All of my life I've just had this problem of being so shy and nervous around people. I keep believing that if I were to try and talk to someone like in real life that they would just end up thinking I was really weird or something. And what if I get stuck and freeze up? Because that usually happens when I try and talk to someone. And what if I act nervous? And what if I can't help it and someone sees me act that way? I am just afraid I am going to mess up and they'll think I'm even more weirder. But I really need a good friend here who'll understand me and hoping that someone will and because right now I feel a feeling of feeling very lonely and left out around people. Not my family though they're always good to me and there for me when I need them. So there is really no reason for me to feel like that at all, because I have such a great family and you'd wonder why I feel this way, but I just do get so sad and depressed. I mean I wonder what is ever going to become of me in the future if I never get better of this and these ways that I am just holds me back from a lot of things and I want to be able to make friends and be social with people, but it's just so hard and I just feel like I am missing out on so much because of the way I am. I know that I have really low self esteem and thats the problem too. A lot of times I just feel like I am going to cry. Like I said I've been to a therapist before but, I was too scared and afraid to talk to her and I felt very uncomfortable. I only seen her once and never went to go and see her again.
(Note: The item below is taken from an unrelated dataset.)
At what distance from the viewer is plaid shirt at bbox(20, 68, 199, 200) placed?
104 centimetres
Also she said that I had Anixety disorder and gave me some medicines, but they didn't really help at all. But I always believe in God and never give up on him. He'll always be there for me to help give me strength to keep going on and on even though I do get depressed a lot, but I will always never give up on him.

forgiven
Posts: 17
Joined: Wed Nov 09, 2011 7:31 pm
Location: Tennessee

Feeling your pain

Postby forgiven » Fri Nov 11, 2011 6:08 pm

Jigzy,you such a young man and I can feel your pain,honestly you are young enough to be my Son,I have just recently joined this forum and like you I have hopes in being able to reach out,I too am a follower of Christ,however I know when I'm at Church or at a mens group I put on my Church face,I have read of others who have done this and like you I really don't have many friends,I don't seem to allow myself to get close to anyone,I guess this is a defense for not getting hurt.
Please,feel free to PM me if you would like,I wished I had reached out years ago,perhaps my Life in some ways would be different,you will be in my prayers.

Jigzy
Posts: 4
Joined: Mon Sep 12, 2011 9:36 pm

Re: Feeling your pain

Postby Jigzy » Fri Nov 11, 2011 6:20 pm

forgiven wrote:Jigzy,you such a young man and I can feel your pain,honestly you are young enough to be my Son,I have just recently joined this forum and like you I have hopes in being able to reach out,I too am a follower of Christ,however I know when I'm at Church or at a mens group I put on my Church face,I have read of others who have done this and like you I really don't have many friends,I don't seem to allow myself to get close to anyone,I guess this is a defense for not getting hurt.
Please,feel free to PM me if you would like,I wished I had reached out years ago,perhaps my Life in some ways would be different,you will be in my prayers.


You made a mistake. I'm a female. I'm not a man.

Obayan
Posts: 4516
Joined: Sat Jan 30, 2010 4:51 am
Location: oklahoma
Contact:

Postby Obayan » Sun Nov 13, 2011 10:47 pm

Hi forgiven. I'm sorry you have had so much pain at such a young age. Please give the chat room another chance. Sometimes it takes a while to get into the flow of how things go there. And I realise it can get busy and comments overlooked, but we really do try to help and listen.